● Work to be completed
Rewrite the listing below with every instance of "shirt sleeve" swapped for "jacket sleeve", and leave everything else unchanged.

● Exercise data
───
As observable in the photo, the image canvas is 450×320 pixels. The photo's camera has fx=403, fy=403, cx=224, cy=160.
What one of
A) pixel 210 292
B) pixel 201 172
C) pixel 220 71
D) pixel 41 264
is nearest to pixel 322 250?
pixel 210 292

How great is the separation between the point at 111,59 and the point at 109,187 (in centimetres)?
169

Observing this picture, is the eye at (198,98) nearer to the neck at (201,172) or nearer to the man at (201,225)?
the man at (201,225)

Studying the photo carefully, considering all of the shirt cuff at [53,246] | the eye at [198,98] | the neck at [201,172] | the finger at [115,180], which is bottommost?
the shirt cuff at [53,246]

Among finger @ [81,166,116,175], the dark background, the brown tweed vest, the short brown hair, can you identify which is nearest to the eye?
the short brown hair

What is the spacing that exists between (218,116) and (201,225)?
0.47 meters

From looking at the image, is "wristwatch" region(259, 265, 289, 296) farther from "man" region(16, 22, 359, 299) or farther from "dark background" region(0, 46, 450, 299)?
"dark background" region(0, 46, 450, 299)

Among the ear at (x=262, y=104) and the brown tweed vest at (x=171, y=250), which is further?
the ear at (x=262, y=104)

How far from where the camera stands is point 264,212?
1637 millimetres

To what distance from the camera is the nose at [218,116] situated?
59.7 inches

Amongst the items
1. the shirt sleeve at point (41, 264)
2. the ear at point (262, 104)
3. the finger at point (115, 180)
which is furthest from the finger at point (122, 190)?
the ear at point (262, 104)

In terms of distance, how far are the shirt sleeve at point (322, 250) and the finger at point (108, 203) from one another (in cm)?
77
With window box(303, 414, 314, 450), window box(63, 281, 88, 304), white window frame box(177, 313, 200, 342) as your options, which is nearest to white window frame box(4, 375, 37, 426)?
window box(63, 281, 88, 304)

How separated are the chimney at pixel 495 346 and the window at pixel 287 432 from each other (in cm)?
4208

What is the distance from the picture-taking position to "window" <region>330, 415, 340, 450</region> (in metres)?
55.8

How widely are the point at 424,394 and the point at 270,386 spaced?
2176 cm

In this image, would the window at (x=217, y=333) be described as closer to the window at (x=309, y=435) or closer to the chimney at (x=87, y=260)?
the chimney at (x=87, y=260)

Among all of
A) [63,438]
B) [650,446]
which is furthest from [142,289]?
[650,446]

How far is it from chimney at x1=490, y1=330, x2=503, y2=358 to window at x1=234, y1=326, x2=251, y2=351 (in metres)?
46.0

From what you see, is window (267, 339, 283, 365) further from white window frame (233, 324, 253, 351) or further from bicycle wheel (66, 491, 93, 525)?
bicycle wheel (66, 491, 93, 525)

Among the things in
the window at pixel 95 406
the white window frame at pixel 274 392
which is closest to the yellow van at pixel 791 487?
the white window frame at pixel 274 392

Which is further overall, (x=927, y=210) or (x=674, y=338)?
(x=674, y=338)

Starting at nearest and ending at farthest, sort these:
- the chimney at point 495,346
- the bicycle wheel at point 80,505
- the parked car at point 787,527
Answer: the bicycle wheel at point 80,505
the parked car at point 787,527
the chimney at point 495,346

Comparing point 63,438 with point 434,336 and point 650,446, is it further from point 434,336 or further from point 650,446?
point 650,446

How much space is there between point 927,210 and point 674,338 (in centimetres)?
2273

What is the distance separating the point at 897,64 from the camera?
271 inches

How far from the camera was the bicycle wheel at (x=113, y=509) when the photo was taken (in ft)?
───
● Result of the task
As observable in the photo, the image canvas is 450×320 pixels. The photo's camera has fx=403, fy=403, cx=224, cy=160.
What one of
A) pixel 210 292
B) pixel 201 172
C) pixel 220 71
D) pixel 41 264
is nearest to pixel 322 250?
pixel 210 292

How great is the separation between the point at 111,59 and the point at 109,187 (in centimetres)?
169

Observing this picture, is the eye at (198,98) nearer to the neck at (201,172) or nearer to the man at (201,225)?
the man at (201,225)

Studying the photo carefully, considering all of the shirt cuff at [53,246] | the eye at [198,98] | the neck at [201,172] | the finger at [115,180], which is bottommost?
the shirt cuff at [53,246]

Among finger @ [81,166,116,175], the dark background, the brown tweed vest, the short brown hair, can you identify which is nearest to the eye?
the short brown hair

What is the spacing that exists between (218,116) and (201,225)?
0.47 meters

From looking at the image, is "wristwatch" region(259, 265, 289, 296) farther from "man" region(16, 22, 359, 299) or farther from "dark background" region(0, 46, 450, 299)?
"dark background" region(0, 46, 450, 299)

Among the ear at (x=262, y=104) and the brown tweed vest at (x=171, y=250), which is further?
the ear at (x=262, y=104)

How far from where the camera stands is point 264,212?
1637 millimetres

To what distance from the camera is the nose at [218,116] situated?
59.7 inches

Amongst the items
1. the jacket sleeve at point (41, 264)
2. the ear at point (262, 104)
3. the finger at point (115, 180)
which is furthest from the finger at point (122, 190)?
the ear at point (262, 104)

In terms of distance, how far are the jacket sleeve at point (322, 250) and the finger at point (108, 203) from one another (in cm)?
77
With window box(303, 414, 314, 450), window box(63, 281, 88, 304), white window frame box(177, 313, 200, 342) as your options, which is nearest to white window frame box(4, 375, 37, 426)?
window box(63, 281, 88, 304)

How separated are the chimney at pixel 495 346 and the window at pixel 287 432 from each other (in cm)?
4208

What is the distance from the picture-taking position to "window" <region>330, 415, 340, 450</region> (in metres)?
55.8

How widely are the point at 424,394 and the point at 270,386 spaced?
2176 cm

In this image, would the window at (x=217, y=333) be described as closer to the window at (x=309, y=435) or closer to the chimney at (x=87, y=260)?
the chimney at (x=87, y=260)

Among all of
A) [63,438]
B) [650,446]
which is furthest from [142,289]?
[650,446]

How far is it from chimney at x1=490, y1=330, x2=503, y2=358 to window at x1=234, y1=326, x2=251, y2=351 (in metres)?
46.0

From what you see, is window (267, 339, 283, 365) further from white window frame (233, 324, 253, 351) or further from bicycle wheel (66, 491, 93, 525)?
bicycle wheel (66, 491, 93, 525)

Among the things in
the window at pixel 95 406
the white window frame at pixel 274 392
which is closest to the yellow van at pixel 791 487?
the white window frame at pixel 274 392

Which is further overall, (x=927, y=210) or (x=674, y=338)?
(x=674, y=338)

Starting at nearest and ending at farthest, sort these:
- the chimney at point 495,346
- the bicycle wheel at point 80,505
- the parked car at point 787,527
Answer: the bicycle wheel at point 80,505
the parked car at point 787,527
the chimney at point 495,346

Comparing point 63,438 with point 434,336 and point 650,446, is it further from point 434,336 or further from point 650,446?
point 650,446

How much space is there between point 927,210 and point 674,338 (in centimetres)?
2273

What is the distance separating the point at 897,64 from the camera?
271 inches

How far from the camera was the bicycle wheel at (x=113, y=509) when the photo was taken (in ft)?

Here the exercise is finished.